Union, FDP, AfD und SPD finden Hungerstrafen gerecht
Matthias Bartke (SPD) befand die Anträge von Linken und Grünen als "lästig" und log - wie üblich: "Gerade einmal drei Prozent der Leistungsberechtigten wurden letztes Jahr sanktioniert." Dass dies nicht stimmt, ist den eigenen Zahlen der BA zu entnehmen. Betroffen waren danach 420.000 Menschen, viele davon mehrfach. Das ist ein Anteil von zehn Prozent an den rund 4,2 Millionen 15- bis 65-jährigen Hartz-IV-Beziehern.
Doch Pascal Kober von der FDP wiederholte die Lüge noch einmal und wetterte: Zu den Grundpfeilern des Staats gehöre Lohnarbeit aus eigener Kraft. Dann verlangte er mit Nachdruck: "Die Nichterfüllung solidarischer Pflichten muss Konsequenzen haben." Die Wähler-Klientel seiner Partei aus den Kreisen des Großkapitals meinte er damit aber ganz sicher nicht.

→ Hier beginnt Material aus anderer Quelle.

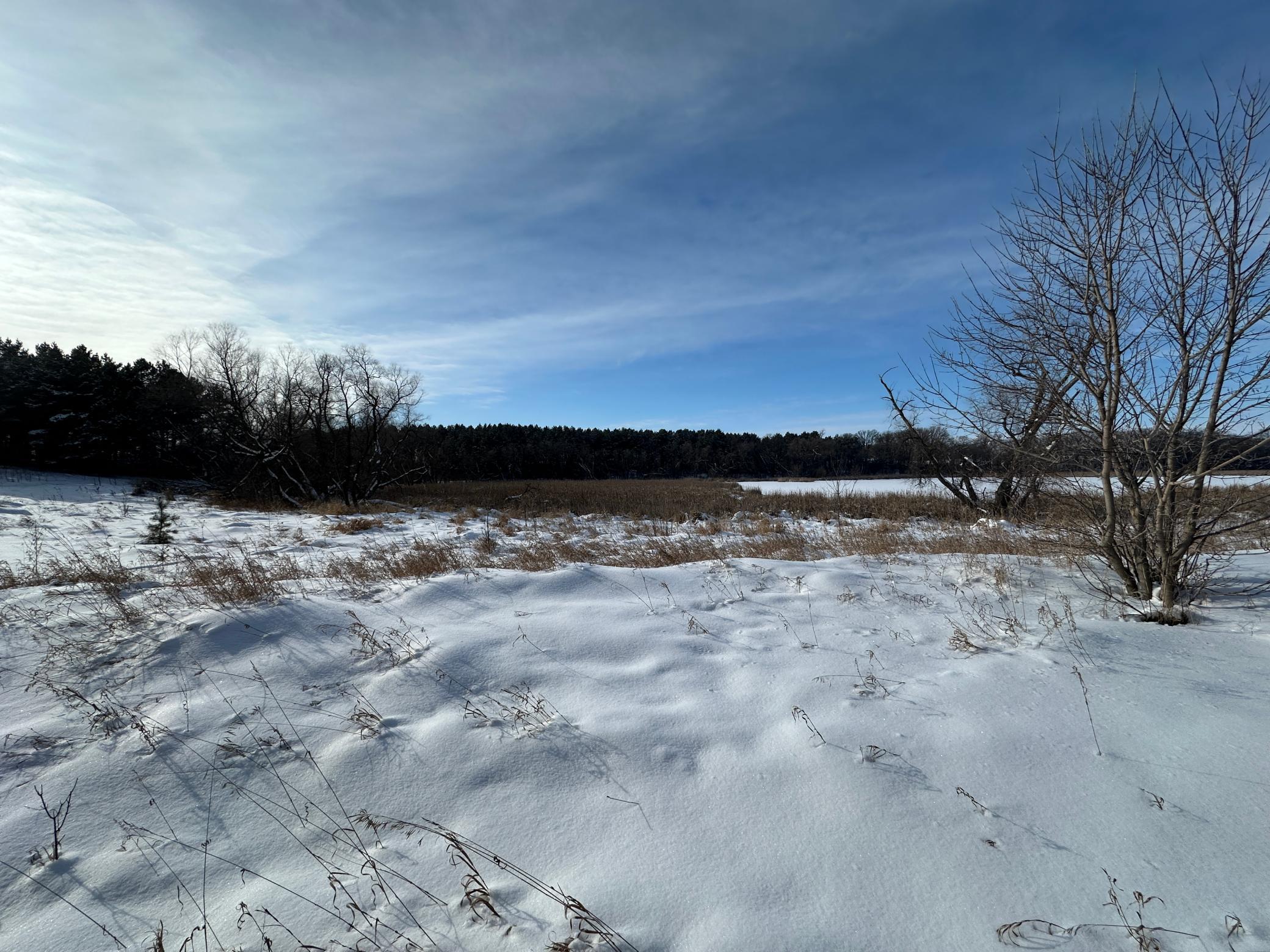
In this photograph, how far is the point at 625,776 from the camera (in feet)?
8.86

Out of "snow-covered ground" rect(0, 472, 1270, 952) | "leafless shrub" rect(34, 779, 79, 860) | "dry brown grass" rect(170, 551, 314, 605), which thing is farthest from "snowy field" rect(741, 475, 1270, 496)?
"leafless shrub" rect(34, 779, 79, 860)

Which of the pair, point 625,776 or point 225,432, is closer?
point 625,776

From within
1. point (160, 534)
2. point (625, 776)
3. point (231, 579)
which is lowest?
point (625, 776)

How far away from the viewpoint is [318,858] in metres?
2.24

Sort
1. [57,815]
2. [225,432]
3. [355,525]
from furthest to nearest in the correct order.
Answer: [225,432], [355,525], [57,815]

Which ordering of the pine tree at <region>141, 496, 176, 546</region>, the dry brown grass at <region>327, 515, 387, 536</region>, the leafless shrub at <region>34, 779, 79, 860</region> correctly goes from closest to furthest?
the leafless shrub at <region>34, 779, 79, 860</region>, the pine tree at <region>141, 496, 176, 546</region>, the dry brown grass at <region>327, 515, 387, 536</region>

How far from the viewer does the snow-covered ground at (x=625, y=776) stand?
2.00 m

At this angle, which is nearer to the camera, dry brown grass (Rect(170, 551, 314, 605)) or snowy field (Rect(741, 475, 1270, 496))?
dry brown grass (Rect(170, 551, 314, 605))

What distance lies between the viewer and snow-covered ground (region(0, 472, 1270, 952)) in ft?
6.55

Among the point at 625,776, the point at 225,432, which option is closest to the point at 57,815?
the point at 625,776

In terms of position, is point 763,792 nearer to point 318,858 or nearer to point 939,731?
point 939,731

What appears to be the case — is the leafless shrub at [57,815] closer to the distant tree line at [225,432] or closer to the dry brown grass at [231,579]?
the dry brown grass at [231,579]

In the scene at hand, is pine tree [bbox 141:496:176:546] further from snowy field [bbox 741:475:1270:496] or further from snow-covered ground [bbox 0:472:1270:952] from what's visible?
snowy field [bbox 741:475:1270:496]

Schließlich behauptete Jörg Schneider von der AfD, die Linke habe offenbar "zu viel Distanz zur Realität". Arbeitslose müssten sich - wie jeder andere - den Anforderungen des Arbeitsmarktes unterwerfen, so Schneider. Dies sei "gerecht" meinte er. Außerdem seien Niedriglöhner oft ärmer. Dies ist falsch, da sie dann Anspruch auf aufstockende Leistungen inklusive eines Freibetrags haben. Ohne den Beweis zu erbringen, legte Schneider noch eine Unterstellung drauf: Viele Hartz-IV-Bezieher würden ohnehin "schwarz arbeiten".

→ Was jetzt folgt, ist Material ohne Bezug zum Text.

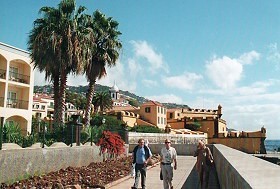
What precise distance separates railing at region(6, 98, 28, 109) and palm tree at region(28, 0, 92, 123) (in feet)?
44.0

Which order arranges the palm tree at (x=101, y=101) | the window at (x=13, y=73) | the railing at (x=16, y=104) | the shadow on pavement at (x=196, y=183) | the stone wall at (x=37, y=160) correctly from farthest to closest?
1. the palm tree at (x=101, y=101)
2. the window at (x=13, y=73)
3. the railing at (x=16, y=104)
4. the shadow on pavement at (x=196, y=183)
5. the stone wall at (x=37, y=160)

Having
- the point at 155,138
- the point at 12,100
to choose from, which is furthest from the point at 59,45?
the point at 155,138

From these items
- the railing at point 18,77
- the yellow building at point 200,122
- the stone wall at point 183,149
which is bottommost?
the stone wall at point 183,149

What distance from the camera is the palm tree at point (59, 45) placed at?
21578 mm

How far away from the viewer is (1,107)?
32.5 m

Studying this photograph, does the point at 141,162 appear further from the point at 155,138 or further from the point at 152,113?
the point at 152,113

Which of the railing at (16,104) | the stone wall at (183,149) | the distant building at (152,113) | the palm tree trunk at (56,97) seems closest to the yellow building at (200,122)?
the distant building at (152,113)

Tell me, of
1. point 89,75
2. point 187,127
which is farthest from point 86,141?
point 187,127

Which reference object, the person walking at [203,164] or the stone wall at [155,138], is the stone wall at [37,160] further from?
the stone wall at [155,138]

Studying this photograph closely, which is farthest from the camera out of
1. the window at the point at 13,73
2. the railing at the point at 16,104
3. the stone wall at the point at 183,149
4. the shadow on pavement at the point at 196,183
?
the window at the point at 13,73

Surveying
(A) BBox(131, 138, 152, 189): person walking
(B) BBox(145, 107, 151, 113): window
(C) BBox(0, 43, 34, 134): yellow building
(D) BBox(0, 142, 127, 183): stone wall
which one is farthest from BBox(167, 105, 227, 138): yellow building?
(A) BBox(131, 138, 152, 189): person walking

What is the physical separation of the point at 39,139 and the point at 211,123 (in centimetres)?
6736

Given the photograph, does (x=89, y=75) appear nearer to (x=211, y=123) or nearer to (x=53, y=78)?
(x=53, y=78)

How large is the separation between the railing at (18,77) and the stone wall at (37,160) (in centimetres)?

Keine Euphorie: Sozialverbände und Kritiker warten ab
Der Tacheles-Vorsitzende Harald Thomé erwartet indes nicht, dass Karlsruhe das rigide Hartz-IV-Instrument kippt. Es sei aber wahrscheinlich, erklärte er, "dass das BVerfG Teile davon für unzulässig erklärt". Er denke da an die Ungleichbehandlung von unter und über 25-Jährigen, aber auch an die Streichung von Wohnkosten und die keiner Berechnungsgrundlage und keiner Verpflichtung unterliegenden Essensgutscheine.
Das anstehende Verfahren eröffnet weiterhin Raum für die damals politisch verantwortlichen Parteien, sich klar vom Hartz-IV-System und der damit verbundenen Sanktionspraxis zu verabschieden", so Thomé
So optimistisch will die frühere Jobcenter-Mitarbeiterin und Hartz-IV-Kritikerin Inge Hannemann nicht sein. "Ich bin da leider nicht euphorisch", sagte sie gegenüber der Autorin, "und vermute, dass sie eher mehr Einzelfall-Prüfungen verlangen." Das bedeute aber auch noch mehr Ermessensspielraum für Sachbearbeiter als jetzt schon. "Und das führt dann wohl, wie schon die Vergangenheit zeigt, zu noch mehr Willkür."
Hannemann beklagte ferner, dass sich die Verfassungsrichter so viel Zeit für dieses brisante Thema gelassen haben. Dies könnte - so meint sie - an der Krise der Großen Koalition liegen. "Möglicherweise warten sie auch jetzt noch ab, ob sie sich bis Januar noch auflöst." In der Tat steht der Termin für die Verhandlung noch nicht hundertprozentig fest, wie BVerfG-Sprecherin Jennifer Pfohl auf Nachfrage der Autorin angab. Man habe die Beteiligten aber wegen des Jahreswechsels vorab über die Möglichkeit einer Verhandlung an diesen Tagen informiert. Deren erneute Anhörung sei nicht beabsichtigt, erklärte sie.